# Start of Text extract

The "probability" that $\operatorname{ord}_p(2)=4k$ is $1/k$. To see whether to expect a finite number of examples of this, and if so, roughly how many to expect, we can use $2/\log x$ for the "probability" that an odd number $x$ is prime. Then the "probability" that $k$ is prime, $p$ is prime and $\operatorname{ord}_p(2)=4k$ is

$\frac4{k\log k\log(4k^2+1)}\;.$

The expected number of examples is the sum of this "probability" over all odd integers, which converges (as the sum over $1/(k\log^2k)$ converges by the integral test) and evaluates to about $0.9136$.

We can actually do slightly better than this: We've taken into account that $4k^2+1$ has residue $1\bmod2$, but not that we also know something about its residues with respect to the other primes. To have $p\equiv0\bmod q$ for some odd prime $q$, we must have $4k^2=(2k)^2\equiv-1\bmod q$, so $-1$ must be a quadratic residue $\bmod q$, which it is if $\pmatrix{\frac{-1}q}=1$, that is if $q\equiv1\bmod4$. In this case, of the $q-1$ possible residues of $k\bmod q$, there are two that would make $4k^2+1$ divisible by $q$, whereas if $-1$ is a non-residue, there are no such residues of $k\bmod q$. The estimate $2/\log(4k^2+1)$ for the "probability" of $4k^2+1$ to be prime includes a factor $(q-1)/q$ for every odd prime, and we have to replace this by $\left(q-2-\pmatrix{\frac{-1}q}\right)/(q-1)$, that is, we have to multiply by a correcting factor of

$\prod_q\frac{q\left(q-2-\pmatrix{\frac{-1}q}\right)}{(q-1)^2}\;,$

where the product is over all odd primes. This evaluates to about $1.106$. We can check this result by calculating the expected number of primes $p$ up to some value of $k$ and comparing with the actual number; for $k\lt5800$ there are $107$ primes $p$, and the "probabilities" for $p$ to be prime, corrected by the factor and summed over all odd primes $k\lt5800$, yield an expected number of about $106$.

# End of Text extract
# Start of Entries

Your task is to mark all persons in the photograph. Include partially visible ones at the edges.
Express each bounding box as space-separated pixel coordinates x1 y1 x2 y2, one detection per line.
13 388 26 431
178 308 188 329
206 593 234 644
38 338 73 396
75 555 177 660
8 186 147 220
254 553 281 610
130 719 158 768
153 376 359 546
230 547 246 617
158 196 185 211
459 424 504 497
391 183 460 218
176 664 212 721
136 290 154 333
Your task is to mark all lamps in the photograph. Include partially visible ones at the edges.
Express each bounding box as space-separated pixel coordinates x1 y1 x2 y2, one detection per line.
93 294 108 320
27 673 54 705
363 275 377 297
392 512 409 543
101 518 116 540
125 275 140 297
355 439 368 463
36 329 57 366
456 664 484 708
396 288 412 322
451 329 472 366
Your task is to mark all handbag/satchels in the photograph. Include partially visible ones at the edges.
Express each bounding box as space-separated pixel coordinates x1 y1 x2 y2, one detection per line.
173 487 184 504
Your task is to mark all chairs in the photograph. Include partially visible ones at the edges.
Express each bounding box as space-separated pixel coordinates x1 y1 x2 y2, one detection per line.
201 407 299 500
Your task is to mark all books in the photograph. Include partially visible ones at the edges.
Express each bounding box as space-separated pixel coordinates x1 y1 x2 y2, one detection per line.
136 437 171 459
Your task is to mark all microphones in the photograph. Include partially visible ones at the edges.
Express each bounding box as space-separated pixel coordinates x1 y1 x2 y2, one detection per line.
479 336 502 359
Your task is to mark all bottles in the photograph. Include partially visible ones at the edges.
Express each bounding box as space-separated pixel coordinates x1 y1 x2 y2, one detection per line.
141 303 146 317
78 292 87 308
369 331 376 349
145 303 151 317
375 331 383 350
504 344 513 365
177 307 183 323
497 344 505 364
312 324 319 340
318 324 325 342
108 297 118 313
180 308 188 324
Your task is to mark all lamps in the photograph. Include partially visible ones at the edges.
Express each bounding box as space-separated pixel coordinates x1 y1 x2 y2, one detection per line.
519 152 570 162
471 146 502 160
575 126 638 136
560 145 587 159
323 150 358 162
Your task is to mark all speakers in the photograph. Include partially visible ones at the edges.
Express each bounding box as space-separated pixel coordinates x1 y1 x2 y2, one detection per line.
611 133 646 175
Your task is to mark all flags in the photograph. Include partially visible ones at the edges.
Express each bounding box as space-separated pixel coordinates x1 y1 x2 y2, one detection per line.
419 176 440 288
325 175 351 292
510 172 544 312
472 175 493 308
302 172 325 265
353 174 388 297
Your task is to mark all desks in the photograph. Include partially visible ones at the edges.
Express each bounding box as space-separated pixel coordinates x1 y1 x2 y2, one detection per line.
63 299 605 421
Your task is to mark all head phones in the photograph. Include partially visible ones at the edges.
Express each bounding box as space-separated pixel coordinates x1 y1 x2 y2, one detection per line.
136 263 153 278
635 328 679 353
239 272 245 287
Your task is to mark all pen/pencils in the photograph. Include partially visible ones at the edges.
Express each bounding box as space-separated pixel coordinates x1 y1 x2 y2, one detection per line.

# End of Entries

» **Objective**
According to the excerpt on prime orders of 2, about what value does the correcting product over all odd primes come to? The rows are separate material from the excerpt.

» **Exercise output**
About 1.106.